Collected data entries:
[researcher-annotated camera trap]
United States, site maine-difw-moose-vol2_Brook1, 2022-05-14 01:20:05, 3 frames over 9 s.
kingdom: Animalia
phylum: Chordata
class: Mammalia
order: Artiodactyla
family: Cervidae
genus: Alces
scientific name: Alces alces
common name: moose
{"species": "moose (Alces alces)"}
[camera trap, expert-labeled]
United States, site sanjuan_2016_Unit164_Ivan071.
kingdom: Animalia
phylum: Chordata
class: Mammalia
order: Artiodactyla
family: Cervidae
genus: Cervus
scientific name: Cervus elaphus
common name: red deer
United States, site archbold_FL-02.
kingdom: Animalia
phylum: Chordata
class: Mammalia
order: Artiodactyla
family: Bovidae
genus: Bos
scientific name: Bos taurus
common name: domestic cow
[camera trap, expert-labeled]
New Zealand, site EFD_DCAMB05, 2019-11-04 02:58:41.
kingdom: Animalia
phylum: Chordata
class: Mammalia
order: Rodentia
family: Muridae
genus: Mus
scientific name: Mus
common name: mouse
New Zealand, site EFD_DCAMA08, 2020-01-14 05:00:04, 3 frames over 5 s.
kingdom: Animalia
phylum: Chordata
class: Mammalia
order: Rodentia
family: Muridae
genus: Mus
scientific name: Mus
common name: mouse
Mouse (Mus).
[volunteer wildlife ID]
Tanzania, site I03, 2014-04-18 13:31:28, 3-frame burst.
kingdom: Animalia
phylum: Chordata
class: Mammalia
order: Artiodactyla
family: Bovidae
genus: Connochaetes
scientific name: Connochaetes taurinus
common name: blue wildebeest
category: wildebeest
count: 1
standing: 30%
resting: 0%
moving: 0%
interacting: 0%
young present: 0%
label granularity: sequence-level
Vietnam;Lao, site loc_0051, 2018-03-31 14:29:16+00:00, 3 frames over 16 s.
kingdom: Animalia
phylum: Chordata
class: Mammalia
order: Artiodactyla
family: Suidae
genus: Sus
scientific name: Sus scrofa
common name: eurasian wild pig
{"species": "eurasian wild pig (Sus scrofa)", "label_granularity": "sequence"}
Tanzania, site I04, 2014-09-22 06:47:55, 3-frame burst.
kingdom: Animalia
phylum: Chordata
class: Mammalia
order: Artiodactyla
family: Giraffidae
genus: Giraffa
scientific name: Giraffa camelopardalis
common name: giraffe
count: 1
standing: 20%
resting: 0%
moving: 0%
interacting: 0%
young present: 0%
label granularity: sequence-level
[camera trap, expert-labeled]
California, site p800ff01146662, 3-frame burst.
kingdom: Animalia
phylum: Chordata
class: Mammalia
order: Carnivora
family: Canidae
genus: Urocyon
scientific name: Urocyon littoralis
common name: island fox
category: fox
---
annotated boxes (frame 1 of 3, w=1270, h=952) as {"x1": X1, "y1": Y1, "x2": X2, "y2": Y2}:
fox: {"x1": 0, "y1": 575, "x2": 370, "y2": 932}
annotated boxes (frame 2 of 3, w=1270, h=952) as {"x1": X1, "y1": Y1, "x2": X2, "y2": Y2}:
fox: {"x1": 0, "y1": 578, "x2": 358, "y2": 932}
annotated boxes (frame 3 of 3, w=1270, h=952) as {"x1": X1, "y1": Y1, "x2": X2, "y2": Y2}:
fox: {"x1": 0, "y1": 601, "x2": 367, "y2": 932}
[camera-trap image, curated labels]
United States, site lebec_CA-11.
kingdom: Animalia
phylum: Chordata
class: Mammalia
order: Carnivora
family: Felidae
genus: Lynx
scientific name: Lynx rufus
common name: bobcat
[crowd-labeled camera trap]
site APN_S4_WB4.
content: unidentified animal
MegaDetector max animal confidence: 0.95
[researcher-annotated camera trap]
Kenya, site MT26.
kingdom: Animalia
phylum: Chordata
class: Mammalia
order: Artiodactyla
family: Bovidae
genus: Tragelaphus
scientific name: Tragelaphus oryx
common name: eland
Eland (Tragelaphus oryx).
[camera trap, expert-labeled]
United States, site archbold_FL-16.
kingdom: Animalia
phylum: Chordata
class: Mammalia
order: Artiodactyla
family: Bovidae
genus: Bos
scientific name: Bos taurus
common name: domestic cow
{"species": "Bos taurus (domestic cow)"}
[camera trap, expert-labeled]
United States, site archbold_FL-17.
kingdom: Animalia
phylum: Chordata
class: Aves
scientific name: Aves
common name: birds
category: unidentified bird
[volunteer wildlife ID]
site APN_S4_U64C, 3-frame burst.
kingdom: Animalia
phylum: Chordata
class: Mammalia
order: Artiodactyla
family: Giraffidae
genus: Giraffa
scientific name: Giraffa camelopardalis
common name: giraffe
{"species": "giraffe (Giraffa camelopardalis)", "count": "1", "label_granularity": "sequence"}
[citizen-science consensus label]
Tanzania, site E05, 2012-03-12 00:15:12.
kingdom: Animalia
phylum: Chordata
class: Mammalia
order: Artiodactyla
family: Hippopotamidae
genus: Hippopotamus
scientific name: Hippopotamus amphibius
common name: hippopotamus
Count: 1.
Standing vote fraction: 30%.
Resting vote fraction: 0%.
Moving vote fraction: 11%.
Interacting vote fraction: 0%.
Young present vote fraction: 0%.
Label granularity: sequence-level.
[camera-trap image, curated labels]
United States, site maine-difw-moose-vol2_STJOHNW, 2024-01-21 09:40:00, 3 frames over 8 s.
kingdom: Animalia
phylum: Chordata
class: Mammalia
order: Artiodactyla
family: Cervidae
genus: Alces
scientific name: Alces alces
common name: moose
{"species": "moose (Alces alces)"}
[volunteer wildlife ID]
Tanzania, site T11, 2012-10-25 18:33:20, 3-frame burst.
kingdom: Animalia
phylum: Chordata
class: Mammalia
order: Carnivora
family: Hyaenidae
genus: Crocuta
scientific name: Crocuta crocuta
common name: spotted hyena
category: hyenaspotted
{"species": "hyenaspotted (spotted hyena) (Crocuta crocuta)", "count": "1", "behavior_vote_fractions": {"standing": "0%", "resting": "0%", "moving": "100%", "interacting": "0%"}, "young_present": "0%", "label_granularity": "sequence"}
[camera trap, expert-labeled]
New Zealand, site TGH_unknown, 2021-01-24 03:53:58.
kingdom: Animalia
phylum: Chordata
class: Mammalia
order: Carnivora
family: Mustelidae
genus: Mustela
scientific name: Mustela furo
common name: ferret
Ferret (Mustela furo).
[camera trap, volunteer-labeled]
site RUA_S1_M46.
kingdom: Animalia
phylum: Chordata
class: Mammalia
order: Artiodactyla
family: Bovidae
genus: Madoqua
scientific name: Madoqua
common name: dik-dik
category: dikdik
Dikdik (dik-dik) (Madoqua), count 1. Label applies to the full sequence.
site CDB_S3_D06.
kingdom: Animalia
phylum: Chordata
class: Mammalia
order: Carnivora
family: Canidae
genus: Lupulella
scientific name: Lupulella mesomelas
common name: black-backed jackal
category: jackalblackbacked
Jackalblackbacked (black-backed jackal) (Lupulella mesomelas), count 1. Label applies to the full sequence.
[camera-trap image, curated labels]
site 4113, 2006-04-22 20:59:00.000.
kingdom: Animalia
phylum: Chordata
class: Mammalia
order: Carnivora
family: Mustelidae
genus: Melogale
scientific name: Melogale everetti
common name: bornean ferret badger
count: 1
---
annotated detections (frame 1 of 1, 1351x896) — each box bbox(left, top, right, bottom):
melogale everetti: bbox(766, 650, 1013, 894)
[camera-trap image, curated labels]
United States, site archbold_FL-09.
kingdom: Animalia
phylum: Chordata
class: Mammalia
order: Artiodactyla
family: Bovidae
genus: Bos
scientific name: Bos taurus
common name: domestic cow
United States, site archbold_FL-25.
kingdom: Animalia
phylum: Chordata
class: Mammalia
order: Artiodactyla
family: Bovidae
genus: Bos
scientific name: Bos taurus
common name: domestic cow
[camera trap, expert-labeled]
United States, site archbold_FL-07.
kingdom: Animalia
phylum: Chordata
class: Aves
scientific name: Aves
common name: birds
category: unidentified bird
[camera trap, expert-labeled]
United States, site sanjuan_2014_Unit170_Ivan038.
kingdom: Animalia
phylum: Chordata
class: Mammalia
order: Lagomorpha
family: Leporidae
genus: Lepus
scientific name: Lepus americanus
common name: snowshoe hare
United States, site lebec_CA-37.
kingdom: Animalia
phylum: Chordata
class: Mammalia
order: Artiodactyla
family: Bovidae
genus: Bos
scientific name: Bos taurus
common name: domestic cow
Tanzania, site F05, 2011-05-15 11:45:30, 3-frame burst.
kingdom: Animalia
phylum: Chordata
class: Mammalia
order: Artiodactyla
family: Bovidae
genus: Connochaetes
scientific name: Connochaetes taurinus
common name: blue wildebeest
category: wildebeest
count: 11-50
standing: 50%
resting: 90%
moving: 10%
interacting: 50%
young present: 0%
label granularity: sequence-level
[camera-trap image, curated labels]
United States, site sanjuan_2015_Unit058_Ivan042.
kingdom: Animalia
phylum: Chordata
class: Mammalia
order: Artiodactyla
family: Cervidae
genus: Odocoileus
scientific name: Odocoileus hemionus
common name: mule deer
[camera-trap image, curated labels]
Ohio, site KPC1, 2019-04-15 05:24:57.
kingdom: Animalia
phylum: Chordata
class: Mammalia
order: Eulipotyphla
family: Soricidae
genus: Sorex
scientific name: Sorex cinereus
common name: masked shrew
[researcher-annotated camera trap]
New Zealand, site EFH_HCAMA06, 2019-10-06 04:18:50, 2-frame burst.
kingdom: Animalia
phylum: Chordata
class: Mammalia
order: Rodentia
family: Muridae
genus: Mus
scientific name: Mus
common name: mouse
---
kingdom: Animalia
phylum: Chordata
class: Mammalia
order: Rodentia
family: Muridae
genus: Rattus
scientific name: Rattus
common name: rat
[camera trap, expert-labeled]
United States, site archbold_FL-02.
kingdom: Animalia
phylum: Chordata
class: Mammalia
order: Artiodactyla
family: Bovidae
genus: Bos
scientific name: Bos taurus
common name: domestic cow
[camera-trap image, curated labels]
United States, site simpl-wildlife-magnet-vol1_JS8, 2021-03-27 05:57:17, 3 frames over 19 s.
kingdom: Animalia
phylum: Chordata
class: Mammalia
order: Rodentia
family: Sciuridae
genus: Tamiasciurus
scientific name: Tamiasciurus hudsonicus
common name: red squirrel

Your task:
Scan the data above for the string "scrofa" and copy each line where it appears.

Response:
scientific name: Sus scrofa
{"species": "eurasian wild pig (Sus scrofa)", "label_granularity": "sequence"}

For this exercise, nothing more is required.